- **WHAT IS BEING ASKED**
Set down every record below exactly as it stands.

- **MATERIAL FOR THIS TASK**
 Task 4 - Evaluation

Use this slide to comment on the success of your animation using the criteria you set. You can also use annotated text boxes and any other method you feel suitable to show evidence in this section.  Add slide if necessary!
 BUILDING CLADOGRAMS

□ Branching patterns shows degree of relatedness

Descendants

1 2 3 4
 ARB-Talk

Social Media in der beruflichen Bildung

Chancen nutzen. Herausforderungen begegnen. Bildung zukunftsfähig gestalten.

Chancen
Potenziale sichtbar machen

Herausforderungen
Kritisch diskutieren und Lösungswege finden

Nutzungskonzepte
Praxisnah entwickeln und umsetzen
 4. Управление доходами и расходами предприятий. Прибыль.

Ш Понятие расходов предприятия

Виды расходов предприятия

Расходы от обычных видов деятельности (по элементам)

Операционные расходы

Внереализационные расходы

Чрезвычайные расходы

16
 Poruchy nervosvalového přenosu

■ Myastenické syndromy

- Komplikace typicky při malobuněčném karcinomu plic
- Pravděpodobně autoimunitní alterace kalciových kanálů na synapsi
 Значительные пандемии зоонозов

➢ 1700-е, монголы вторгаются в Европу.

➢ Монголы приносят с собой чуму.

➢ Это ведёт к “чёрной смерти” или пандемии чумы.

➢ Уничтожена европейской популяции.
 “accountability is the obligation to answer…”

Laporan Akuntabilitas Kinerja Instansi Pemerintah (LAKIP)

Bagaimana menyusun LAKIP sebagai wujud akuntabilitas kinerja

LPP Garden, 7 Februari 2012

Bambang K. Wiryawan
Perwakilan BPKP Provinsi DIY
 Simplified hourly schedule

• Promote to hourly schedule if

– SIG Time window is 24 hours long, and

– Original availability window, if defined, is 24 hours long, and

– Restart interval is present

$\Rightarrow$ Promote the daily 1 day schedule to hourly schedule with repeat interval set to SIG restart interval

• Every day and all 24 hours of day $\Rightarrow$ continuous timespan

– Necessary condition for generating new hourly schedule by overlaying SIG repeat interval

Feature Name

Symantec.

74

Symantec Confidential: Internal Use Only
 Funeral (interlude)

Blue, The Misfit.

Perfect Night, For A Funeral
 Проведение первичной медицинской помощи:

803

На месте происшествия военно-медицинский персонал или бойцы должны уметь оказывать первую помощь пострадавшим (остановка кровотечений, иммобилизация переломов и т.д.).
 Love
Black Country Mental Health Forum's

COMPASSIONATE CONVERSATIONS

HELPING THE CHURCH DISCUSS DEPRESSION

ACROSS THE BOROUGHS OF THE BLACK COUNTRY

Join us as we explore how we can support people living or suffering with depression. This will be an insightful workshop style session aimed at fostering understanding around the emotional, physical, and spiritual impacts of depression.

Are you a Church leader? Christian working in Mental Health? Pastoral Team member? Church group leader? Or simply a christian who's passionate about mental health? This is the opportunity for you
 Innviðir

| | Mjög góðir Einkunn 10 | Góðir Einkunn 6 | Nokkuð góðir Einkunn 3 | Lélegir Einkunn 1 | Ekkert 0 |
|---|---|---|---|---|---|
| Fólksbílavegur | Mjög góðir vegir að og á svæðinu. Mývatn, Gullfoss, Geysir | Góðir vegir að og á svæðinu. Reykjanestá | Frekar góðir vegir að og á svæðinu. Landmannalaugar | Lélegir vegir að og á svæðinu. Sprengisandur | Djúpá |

- **RESPONSE TO THE EXERCISE**
 Task 4 - Evaluation

Use this slide to comment on the success of your animation using the criteria you set. You can also use annotated text boxes and any other method you feel suitable to show evidence in this section.  Add slide if necessary!
 BUILDING CLADOGRAMS

□ Branching patterns shows degree of relatedness

Descendants

1 2 3 4
 ARB-Talk

Social Media in der beruflichen Bildung

Chancen nutzen. Herausforderungen begegnen. Bildung zukunftsfähig gestalten.

Chancen
Potenziale sichtbar machen

Herausforderungen
Kritisch diskutieren und Lösungswege finden

Nutzungskonzepte
Praxisnah entwickeln und umsetzen
 4. Управление доходами и расходами предприятий. Прибыль.

Ш Понятие расходов предприятия

Виды расходов предприятия

Расходы от обычных видов деятельности (по элементам)

Операционные расходы

Внереализационные расходы

Чрезвычайные расходы

16
 Poruchy nervosvalového přenosu

■ Myastenické syndromy

- Komplikace typicky při malobuněčném karcinomu plic
- Pravděpodobně autoimunitní alterace kalciových kanálů na synapsi
 Значительные пандемии зоонозов

➢ 1700-е, монголы вторгаются в Европу.

➢ Монголы приносят с собой чуму.

➢ Это ведёт к “чёрной смерти” или пандемии чумы.

➢ Уничтожена европейской популяции.
 “accountability is the obligation to answer…”

Laporan Akuntabilitas Kinerja Instansi Pemerintah (LAKIP)

Bagaimana menyusun LAKIP sebagai wujud akuntabilitas kinerja

LPP Garden, 7 Februari 2012

Bambang K. Wiryawan
Perwakilan BPKP Provinsi DIY
 Simplified hourly schedule

• Promote to hourly schedule if

– SIG Time window is 24 hours long, and

– Original availability window, if defined, is 24 hours long, and

– Restart interval is present

$\Rightarrow$ Promote the daily 1 day schedule to hourly schedule with repeat interval set to SIG restart interval

• Every day and all 24 hours of day $\Rightarrow$ continuous timespan

– Necessary condition for generating new hourly schedule by overlaying SIG repeat interval

Feature Name

Symantec.

74

Symantec Confidential: Internal Use Only
 Funeral (interlude)

Blue, The Misfit.

Perfect Night, For A Funeral
 Проведение первичной медицинской помощи:

803

На месте происшествия военно-медицинский персонал или бойцы должны уметь оказывать первую помощь пострадавшим (остановка кровотечений, иммобилизация переломов и т.д.).
 Love
Black Country Mental Health Forum's

COMPASSIONATE CONVERSATIONS

HELPING THE CHURCH DISCUSS DEPRESSION

ACROSS THE BOROUGHS OF THE BLACK COUNTRY

Join us as we explore how we can support people living or suffering with depression. This will be an insightful workshop style session aimed at fostering understanding around the emotional, physical, and spiritual impacts of depression.

Are you a Church leader? Christian working in Mental Health? Pastoral Team member? Church group leader? Or simply a christian who's passionate about mental health? This is the opportunity for you
 Innviðir

| | Mjög góðir Einkunn 10 | Góðir Einkunn 6 | Nokkuð góðir Einkunn 3 | Lélegir Einkunn 1 | Ekkert 0 |
|---|---|---|---|---|---|
| Fólksbílavegur | Mjög góðir vegir að og á svæðinu. Mývatn, Gullfoss, Geysir | Góðir vegir að og á svæðinu. Reykjanestá | Frekar góðir vegir að og á svæðinu. Landmannalaugar | Lélegir vegir að og á svæðinu. Sprengisandur | Djúpá |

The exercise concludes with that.